Instruction 1 ->
Gather every line in the records below that contains the string "hair".

Reading text ->
These sorts of messages drive Christians to continual introspection, navel-gazing, and fruit checking. They do not point to the crucified and risen Lord. And in that regard, they severely miss the point.

How does this drive people away form the Church? Well, all it takes is for something to put their thinking cap on for a minute. When someone thinks about this, questions begin to arise. Am I doing enough to love my neighbor? Am I living victoriously? Am I doing what God wants me to? Am I getting the blessings God has for me? Am I meeting God's requirements and honoring Him in my life?

If the thinking person answers these questions honestly, they must answer them as follows: No, No, No, No, and finally, No.

And herein lies the problem. We have not loved our neighbor as ourselves. And for that we must repent. We do not live a life of constant victory. Christ did that for us. We can never do exactly what God wants of us, because we are sinful. If we're looking for special blessings outside of Christ and the forgiveness of sins, we're out in left field anyways. And we can never meet God's standards and requirements because He is God and He is perfect and we can never be.

Exercise inputs ->
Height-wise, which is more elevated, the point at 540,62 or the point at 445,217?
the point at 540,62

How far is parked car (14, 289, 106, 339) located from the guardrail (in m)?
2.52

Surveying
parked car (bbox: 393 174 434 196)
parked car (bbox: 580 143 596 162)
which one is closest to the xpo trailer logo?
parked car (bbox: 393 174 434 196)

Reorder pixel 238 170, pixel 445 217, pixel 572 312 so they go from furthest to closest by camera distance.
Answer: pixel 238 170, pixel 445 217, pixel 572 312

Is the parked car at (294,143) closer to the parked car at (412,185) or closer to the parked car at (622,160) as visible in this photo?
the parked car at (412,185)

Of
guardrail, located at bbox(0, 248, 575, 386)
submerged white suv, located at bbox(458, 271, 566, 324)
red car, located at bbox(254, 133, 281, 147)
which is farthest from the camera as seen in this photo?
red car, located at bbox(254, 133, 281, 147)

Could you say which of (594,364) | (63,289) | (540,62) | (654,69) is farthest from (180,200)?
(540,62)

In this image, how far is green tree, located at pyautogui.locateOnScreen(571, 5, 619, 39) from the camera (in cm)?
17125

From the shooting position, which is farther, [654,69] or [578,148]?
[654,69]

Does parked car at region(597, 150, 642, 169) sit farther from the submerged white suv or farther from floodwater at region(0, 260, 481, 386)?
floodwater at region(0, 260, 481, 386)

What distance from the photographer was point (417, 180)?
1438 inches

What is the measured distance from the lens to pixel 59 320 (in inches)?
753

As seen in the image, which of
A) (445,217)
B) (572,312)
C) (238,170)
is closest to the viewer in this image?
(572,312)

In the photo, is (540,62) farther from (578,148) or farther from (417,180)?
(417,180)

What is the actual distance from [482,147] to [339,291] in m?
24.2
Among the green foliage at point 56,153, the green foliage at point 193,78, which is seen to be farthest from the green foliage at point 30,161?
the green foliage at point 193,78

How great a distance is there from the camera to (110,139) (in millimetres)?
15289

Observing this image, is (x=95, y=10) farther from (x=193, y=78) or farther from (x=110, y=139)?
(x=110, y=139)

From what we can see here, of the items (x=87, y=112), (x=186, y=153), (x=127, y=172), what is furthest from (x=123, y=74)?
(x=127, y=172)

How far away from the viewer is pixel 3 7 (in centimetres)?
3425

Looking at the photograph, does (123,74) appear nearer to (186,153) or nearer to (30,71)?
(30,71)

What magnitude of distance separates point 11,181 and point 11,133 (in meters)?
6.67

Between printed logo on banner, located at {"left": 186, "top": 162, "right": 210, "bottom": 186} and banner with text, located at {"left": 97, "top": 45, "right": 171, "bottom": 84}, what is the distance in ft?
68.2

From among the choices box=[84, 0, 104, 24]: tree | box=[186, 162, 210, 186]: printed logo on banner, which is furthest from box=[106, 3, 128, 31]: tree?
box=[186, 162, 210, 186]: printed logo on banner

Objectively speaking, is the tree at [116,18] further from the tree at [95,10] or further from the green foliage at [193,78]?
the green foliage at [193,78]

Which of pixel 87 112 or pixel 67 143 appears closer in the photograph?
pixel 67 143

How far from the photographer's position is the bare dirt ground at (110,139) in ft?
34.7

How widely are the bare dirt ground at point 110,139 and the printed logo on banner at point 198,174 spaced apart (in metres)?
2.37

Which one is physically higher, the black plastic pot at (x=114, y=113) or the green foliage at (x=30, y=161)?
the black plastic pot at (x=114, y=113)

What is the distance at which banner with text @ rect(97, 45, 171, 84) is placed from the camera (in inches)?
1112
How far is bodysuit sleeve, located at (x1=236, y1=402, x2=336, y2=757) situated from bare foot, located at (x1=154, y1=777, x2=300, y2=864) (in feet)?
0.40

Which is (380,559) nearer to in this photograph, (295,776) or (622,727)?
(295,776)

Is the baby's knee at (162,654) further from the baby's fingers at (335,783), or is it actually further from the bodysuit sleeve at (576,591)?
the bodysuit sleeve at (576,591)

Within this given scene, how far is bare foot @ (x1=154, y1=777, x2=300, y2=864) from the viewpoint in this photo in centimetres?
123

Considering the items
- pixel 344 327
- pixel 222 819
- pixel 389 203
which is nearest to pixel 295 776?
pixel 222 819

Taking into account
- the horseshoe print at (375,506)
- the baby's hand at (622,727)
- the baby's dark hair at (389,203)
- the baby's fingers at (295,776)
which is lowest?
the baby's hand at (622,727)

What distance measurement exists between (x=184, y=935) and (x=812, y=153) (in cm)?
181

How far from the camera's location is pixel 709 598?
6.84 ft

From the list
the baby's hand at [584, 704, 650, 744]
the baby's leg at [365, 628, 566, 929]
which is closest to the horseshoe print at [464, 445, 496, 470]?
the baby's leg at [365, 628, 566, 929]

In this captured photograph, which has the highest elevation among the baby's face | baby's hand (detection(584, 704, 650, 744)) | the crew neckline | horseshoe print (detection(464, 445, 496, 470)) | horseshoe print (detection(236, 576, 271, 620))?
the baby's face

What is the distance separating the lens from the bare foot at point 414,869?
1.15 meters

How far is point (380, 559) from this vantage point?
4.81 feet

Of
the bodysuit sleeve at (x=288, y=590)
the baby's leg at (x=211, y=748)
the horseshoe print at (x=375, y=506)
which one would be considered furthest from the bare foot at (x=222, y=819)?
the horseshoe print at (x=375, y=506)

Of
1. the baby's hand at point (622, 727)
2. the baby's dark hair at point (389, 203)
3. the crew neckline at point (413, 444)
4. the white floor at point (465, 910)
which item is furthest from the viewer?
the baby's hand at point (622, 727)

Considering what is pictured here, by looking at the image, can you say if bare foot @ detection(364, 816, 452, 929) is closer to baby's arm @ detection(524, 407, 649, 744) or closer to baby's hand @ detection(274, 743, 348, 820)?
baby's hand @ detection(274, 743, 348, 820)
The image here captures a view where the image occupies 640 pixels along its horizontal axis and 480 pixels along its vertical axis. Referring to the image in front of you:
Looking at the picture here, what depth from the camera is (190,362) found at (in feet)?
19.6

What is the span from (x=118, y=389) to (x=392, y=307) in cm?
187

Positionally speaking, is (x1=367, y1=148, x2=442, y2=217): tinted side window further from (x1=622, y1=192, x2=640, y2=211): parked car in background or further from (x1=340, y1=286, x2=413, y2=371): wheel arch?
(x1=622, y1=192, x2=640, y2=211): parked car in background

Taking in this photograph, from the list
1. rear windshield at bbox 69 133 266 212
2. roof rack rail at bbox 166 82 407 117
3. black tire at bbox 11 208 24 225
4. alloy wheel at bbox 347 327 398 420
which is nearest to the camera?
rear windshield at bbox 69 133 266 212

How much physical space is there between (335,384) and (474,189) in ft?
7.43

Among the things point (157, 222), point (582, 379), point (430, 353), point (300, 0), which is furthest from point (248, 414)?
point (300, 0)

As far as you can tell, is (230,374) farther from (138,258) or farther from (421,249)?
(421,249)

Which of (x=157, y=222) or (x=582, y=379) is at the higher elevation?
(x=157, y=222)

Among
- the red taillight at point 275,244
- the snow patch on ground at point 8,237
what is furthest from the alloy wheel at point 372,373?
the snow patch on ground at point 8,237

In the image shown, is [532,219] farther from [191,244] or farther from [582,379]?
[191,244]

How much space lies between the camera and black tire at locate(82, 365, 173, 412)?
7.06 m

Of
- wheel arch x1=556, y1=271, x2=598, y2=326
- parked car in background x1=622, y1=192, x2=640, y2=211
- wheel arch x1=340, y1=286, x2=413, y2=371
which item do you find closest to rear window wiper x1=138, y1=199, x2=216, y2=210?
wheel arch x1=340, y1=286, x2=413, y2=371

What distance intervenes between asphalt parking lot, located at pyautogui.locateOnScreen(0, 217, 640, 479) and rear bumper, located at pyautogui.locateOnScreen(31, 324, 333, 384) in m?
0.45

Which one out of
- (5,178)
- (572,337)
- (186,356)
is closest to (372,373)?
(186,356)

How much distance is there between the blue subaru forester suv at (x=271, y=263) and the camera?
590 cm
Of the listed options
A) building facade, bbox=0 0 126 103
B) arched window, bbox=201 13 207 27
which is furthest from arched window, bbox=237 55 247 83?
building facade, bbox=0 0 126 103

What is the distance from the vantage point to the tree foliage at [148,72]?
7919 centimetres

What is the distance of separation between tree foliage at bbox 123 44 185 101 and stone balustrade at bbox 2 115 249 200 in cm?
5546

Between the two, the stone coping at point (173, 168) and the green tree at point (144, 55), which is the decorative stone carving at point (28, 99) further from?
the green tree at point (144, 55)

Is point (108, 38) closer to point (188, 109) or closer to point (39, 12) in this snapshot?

Instruction 2 ->
Translate this sentence from the passage on Christian introspection above into Spanish: "We have not loved our neighbor as ourselves."

Final result 1 ->
- the baby's dark hair at (389,203)
2. the baby's dark hair at point (389, 203)

Final result 2 ->
No hemos amado a nuestro prójimo como a nosotros mismos.